Doch warum hängt Blatter so an der Macht? Michel Platini kennt den FIFA-Chef so gut, dass er dessen Seelenleben analysieren kann. Der Franzose, der seinen langjährigen Funktionärs-Ziehvater aus dem Amt drängen wollte, es aber nicht wagte, selbst gegen ihn anzutreten, hat erkannt, dass es für Blatter nicht mehr um Inhalte oder Missionen geht, sondern nur noch um Machterhalt zum Selbstzweck.

Nach 40 Jahren im Weltverband und 17 davon als Chef ist Blatter mit der FIFA quasi verschmolzen. "Er hat sein Leben an die Institution gegeben, bis zu dem Punkt, an dem er sich komplett mit der FIFA identifiziert", sagte Platini. Freiwilliges Aufhören ist somit auch im Pensionsalter unmöglich geworden.

Wie ein alternder Herrscher ohne Anbindung an die Realität marschiert Blatter durch sein FIFA-Reich - eine ihm gefährliche Opposition war bisher nicht auszumachen, da ihm - so groß der Aufschrei in Ländern wie England oder Deutschland auch sein mag - die große Mehrheit seines Fußball-Volkes weiter dankbar folgt. Ob die neuen Skandale das ändern können, bleibt abzuwarten.

Es war schon ein Scheißjob, den Mediendirektor Walter de Gregorio zu verrichten hatte. "Die FIFA unterstützt den Schritt der Behörden", musste er sagen. Um dabei nervös auf dem Sessel hin und her zu wetzen, aber ohne rot zu werden. Auch die Weltmeisterschaften in Russland und Katar werden stattfinden. Wie geplant. Und was mit Joseph Blatter, seinem Chef, nun passieren werde? Rücktritt?

Nein. "Er wird nicht verdächtigt." Der FIFA-Kongress werde demnach wie geplant über die Bühne gehen, die Präsidenten-Wahl am Freitag auch.

Passiert dies, ist der größte Sport-Skandal des 21. Jahrhunderts perfekt.

Blatter kann sich sicher sein, die Mehrheit der 209 Mitgliedsländer der FIFA einzusacken. Weil das Stimmchen der Jungferninseln im mittelalterlichen, aber wohlbehüteten Wahlmodus beispielsweise genauso wertvoll ist wie die Meinung des größten Verbandes, Deutschland nämlich.

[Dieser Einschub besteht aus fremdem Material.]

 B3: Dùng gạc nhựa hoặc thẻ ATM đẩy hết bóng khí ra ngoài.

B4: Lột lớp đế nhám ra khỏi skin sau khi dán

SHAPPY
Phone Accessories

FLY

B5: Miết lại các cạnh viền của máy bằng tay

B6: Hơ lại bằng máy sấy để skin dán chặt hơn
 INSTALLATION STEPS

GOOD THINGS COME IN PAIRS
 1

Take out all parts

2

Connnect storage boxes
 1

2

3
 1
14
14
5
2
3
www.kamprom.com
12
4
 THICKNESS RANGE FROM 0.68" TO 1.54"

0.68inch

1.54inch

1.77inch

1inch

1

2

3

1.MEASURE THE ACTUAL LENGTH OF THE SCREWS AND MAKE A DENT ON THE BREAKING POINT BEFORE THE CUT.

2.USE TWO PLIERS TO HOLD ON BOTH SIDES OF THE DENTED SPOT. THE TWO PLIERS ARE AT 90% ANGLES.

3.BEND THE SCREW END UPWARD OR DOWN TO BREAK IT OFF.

Berichte über Blatter und seine Machenschaften, alleine seine zutiefst freundschaftlichen Verbindungen zu den jetzt verdächtigten CONCACAF-Funktionären füllen Bücher und unzählige TV-Abende. Aber die FIFA schüttelt sich ab wie ein nasser Hund.

Blatter denkt nicht an Rücktritt, wehrt sich damit gegen die Chance lückenloser Aufklärung. Weil er glaubt, Gott zu sein? Oder weil er weiß, dass der Gestank noch ärger wird, müsste er seine schützenden Hände erheben?